Almost all of the Jeanie Johnston's crew lists and agreements survive. The sailors on the Jeanie Johnston came from all points on the globe, one of them from as far away as Valparaiso. There were usually seventeen crew members on board, including at least two apprentices.
In 1855 the Jeanie Johnston was sold to William Johnson of North Shields in England. In 1858, en route from Quebec to Hull with a cargo of timber, the Jeanie Johnston became waterlogged. The crew climbed up to the main-top, and after nine days clinging to a slowly sinking ship they were rescued by a Dutch ship, the Sophie Elizabeth. The following is taken from Lloyd's List 13 December 1858: The Jeanie Johnston, from Quebec to Hull, with timber, has been abandoned at sea, water-logged; crew taken from the maintop, after being there nine days, by the Sophie Elizabeth (Dutch Brig), arrived at New York.

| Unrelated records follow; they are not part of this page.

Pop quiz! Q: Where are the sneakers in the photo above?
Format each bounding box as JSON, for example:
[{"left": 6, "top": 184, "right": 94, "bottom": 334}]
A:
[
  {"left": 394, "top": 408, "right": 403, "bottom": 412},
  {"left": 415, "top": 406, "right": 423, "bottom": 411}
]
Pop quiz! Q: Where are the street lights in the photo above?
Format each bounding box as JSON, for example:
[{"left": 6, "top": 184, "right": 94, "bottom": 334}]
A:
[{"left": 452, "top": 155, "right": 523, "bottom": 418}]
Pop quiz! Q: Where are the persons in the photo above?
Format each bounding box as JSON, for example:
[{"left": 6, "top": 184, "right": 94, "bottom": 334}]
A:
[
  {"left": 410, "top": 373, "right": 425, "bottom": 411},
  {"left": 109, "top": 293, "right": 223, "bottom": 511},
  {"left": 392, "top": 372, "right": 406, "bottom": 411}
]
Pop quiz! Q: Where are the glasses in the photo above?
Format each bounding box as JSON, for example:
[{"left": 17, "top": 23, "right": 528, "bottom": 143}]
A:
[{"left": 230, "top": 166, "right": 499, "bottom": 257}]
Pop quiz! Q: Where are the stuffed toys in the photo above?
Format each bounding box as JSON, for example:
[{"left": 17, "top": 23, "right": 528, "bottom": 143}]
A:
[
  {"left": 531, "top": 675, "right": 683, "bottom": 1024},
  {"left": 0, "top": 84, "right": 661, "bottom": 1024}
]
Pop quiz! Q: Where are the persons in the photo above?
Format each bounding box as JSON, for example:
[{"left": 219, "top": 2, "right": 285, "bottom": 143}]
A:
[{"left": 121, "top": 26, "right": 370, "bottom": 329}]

It is estimated that blight destroyed 80% of the potato crop – the staple diet of the Irish people – in 1848. The blight, which flourished in mild, damp conditions, led to Ireland's Great Famine.
Most transatlantic voyages from Ireland took place in the Spring and Summer months to avoid the worst weather conditions. The fleeing Irish were so desperate in the Famine era, however, that they were prepared to encounter the perils of trips very late in the year – ships were recorded leaving Tralee as late as November.